Port of Wilmington Prepares for Hurricane Isaias
As Hurricane Isaias passed by the coast of Florida, it weakened to tropical storm status and stayed far enough offshore that it caused little damage, sparing the state's eastern coastline. It is now headed for North Carolina, and it is expected to strengthen to hurricane status once more before making landfall.
In anticipation of the storm, the Captain of the Port has set port condition "Zulu" at Wilmington and all other North Carolina coastal ports, indicating that tropical storm force winds are expected within 12 hours' time. The ports are closed and all port operations have been suspended.
According to NC Ports, the Wilmington Container Gate opened briefly for truck operations on Monday morning. The gates for its general cargo and Morehead City facilities are closed, though tenants will have access until 1700 hours Monday.
For boat and yacht owners, the Coast Guard recommends moving larger boats to inland marinas where they will be less vulnerable to breaking free of their moorings. Boats that can be trailered should be pulled from the water and stored on high ground.
“The Coast Guard and its partners stand ready to conduct search and rescue efforts and respond to those in need,” said Capt. Matt Baer, commander of Coast Guard Sector North Carolina and Captain of the Port of Wilmington. “Our immediate post-storm activities are focused on saving the lives of those in distress, reopening the ports to foster the flow of commerce and facilitate recovery operations, and assessing and mitigating environmental threats or damage from pollution.”
The Captain of the Port for the Port of Charleston, South Carolina has also set port condition "Zulu." All ship-to-shore operations are prohibited and the port is closed to entry or exit without permission. As is normal during storm conditions, the COTP has reminded vessel operators that ports are safest when the number of ships alongside is minimized.

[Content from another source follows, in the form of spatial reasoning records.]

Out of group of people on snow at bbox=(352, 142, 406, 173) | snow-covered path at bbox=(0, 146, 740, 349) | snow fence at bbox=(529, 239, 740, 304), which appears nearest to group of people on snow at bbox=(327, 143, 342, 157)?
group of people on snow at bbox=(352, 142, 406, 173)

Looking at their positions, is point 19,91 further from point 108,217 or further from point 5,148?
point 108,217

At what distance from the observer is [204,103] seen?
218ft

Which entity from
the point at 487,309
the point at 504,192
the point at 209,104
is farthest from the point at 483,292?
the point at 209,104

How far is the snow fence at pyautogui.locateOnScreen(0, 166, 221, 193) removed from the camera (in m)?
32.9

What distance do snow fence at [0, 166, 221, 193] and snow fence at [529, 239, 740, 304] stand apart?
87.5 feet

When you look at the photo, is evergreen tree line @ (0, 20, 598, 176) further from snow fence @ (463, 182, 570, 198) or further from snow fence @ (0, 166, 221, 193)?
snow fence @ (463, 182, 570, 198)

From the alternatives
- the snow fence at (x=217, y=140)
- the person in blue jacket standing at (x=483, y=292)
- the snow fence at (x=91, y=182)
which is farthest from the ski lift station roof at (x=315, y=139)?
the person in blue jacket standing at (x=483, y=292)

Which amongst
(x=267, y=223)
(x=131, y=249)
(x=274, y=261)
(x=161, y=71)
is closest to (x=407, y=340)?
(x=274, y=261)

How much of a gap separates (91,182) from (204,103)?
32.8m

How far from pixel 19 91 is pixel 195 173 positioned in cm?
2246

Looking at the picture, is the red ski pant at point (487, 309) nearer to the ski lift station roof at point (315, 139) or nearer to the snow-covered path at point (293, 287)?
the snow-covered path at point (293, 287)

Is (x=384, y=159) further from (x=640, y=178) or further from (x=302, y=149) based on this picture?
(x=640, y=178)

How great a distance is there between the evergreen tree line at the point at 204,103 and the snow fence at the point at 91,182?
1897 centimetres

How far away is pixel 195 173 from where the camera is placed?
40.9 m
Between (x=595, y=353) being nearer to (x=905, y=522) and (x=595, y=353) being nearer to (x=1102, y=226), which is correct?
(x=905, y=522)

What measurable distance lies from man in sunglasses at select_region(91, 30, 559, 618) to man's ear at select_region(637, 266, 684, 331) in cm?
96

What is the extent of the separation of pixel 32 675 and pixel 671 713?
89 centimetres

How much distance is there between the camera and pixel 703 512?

According to the National Hurricane Center, Isaias has undergone a regular cycle of strengthening and weakening as it works its way northwards along the coast. It is currently blowing at just under 60 knots at surface level. A change in upper-atmosphere wind shear is expected to support strengthening to 60-65 knots before landfall, with stronger-than-average gusts. Heavy rains and storm surge of 2-5 feet will bring a risk of flooding along coastal areas of the Carolinas.